We already can't feed a large percentage of the planet. If a large percentage of farmable land is lost to sea level rise (won't take much) and also a large population displaced by the same (a HUGE percentage of people live within 10 miles of a coast or estuary), we're screwed. It will mean less food, less land to grow food, more displaced people, less fresh water, fewer fisheries, etc. We can't solve a single one of these problems today. What evidence do you have we could solve it tomorrow, when conditions will be exponentially less favorable?
For instance, something like 1/3 of the population survives on glacial water. It's disappearing faster than predicted. There's simply no technology to solve that problem, even desalination doesn't work to get water into Nepal. People seem to like water and keeping their insides moist, how would you suggest we placate them?

bcglorf said:

Slow down on the we need to panic soon or we are even too late for panic. The IPCC estimates through to the year 2100 do not show unmanageable changes. We can adapt to the temperature and sea level changes expected.

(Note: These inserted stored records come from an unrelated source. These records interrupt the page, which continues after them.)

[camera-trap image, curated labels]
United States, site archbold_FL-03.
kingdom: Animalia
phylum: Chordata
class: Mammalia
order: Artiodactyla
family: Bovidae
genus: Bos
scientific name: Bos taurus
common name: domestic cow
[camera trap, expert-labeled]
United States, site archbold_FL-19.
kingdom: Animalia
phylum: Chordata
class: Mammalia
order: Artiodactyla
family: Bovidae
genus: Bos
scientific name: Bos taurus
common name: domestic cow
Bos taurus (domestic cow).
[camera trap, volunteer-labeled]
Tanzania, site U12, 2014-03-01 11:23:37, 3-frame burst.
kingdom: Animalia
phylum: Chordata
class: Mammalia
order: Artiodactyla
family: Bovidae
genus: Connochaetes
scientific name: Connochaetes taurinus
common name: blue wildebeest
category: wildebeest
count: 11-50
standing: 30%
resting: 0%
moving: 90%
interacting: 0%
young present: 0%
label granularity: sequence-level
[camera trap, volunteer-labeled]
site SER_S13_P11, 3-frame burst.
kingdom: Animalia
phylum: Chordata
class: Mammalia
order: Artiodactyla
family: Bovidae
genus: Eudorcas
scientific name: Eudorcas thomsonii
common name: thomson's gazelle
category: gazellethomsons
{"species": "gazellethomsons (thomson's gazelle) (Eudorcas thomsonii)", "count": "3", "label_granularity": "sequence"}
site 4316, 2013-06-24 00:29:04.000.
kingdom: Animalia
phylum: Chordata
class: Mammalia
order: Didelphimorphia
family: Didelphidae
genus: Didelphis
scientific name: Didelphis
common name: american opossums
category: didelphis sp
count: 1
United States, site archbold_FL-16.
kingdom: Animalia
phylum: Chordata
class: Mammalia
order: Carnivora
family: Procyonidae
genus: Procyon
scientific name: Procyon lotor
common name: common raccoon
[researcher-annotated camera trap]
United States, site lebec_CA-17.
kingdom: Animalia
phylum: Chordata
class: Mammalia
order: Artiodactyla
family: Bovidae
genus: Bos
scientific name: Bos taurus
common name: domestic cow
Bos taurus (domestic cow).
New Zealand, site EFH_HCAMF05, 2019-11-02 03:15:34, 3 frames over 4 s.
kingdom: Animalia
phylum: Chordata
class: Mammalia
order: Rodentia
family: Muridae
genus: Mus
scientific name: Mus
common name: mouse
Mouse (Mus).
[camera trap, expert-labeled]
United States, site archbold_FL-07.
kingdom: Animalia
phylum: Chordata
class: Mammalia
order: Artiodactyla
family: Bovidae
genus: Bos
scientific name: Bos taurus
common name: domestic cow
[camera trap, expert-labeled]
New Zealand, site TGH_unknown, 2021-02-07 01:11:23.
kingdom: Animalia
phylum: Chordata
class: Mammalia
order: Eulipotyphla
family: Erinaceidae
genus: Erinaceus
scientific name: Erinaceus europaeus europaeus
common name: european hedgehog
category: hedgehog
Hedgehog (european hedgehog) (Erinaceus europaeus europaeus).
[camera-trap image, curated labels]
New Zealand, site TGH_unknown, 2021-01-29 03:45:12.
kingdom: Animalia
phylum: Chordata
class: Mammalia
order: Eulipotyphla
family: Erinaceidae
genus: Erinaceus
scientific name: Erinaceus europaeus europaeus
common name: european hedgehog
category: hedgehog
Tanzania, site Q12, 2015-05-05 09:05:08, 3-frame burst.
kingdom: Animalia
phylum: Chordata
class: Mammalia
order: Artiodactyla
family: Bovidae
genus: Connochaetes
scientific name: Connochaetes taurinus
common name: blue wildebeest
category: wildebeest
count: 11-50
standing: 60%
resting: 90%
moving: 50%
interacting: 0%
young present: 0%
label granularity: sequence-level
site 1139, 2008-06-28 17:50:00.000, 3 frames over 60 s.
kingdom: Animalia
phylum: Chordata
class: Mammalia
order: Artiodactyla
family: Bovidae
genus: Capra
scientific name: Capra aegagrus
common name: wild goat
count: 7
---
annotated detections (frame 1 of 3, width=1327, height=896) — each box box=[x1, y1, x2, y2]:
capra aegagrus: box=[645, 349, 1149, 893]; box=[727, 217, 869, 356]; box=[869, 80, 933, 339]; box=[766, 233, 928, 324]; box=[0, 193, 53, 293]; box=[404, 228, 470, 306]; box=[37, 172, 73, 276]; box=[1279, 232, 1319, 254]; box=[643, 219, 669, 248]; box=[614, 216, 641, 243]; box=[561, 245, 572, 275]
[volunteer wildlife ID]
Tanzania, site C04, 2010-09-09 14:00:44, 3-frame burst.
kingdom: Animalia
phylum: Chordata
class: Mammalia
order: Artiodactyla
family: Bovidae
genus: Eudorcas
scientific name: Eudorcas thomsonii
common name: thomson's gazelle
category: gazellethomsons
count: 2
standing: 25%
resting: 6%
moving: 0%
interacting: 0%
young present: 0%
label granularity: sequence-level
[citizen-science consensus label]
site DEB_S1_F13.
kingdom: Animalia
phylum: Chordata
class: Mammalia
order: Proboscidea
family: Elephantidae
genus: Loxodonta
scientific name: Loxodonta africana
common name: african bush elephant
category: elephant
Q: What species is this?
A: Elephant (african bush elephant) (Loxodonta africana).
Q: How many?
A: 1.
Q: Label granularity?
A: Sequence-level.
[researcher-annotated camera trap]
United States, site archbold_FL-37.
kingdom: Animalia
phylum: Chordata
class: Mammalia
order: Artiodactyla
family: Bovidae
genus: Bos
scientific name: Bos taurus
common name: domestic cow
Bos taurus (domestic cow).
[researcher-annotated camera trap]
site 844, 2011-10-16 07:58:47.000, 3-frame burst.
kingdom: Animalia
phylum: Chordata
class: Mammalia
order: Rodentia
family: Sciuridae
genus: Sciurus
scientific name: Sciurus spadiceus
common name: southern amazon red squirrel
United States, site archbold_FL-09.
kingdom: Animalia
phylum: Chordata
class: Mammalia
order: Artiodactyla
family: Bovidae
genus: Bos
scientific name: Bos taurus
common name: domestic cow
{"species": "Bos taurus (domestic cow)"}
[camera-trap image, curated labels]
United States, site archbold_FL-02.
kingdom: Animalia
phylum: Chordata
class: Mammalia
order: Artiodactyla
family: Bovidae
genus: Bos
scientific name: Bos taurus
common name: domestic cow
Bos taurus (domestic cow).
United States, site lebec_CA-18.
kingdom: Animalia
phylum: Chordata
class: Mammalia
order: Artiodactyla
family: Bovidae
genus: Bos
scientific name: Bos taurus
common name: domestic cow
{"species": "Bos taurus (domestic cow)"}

More over, that is based on today's technology. We are talking nearly a hundred years in the future. 100 years ago cars, planes, refrigerators, spaces ships and nuclear weapons were all yet to be discovered or known to the public. Problems like putting a man on the moon or travelling the globe in hours seemed insurmountable then. They are done and a matter of course to us today.

Apologies, but with all due respect panic hardly seems called for over a temperature and sea level increase we can handle currently pending on us in a hundred years. Something tells me it'll give the people then with hundred years of advances more if a laugh than a burden.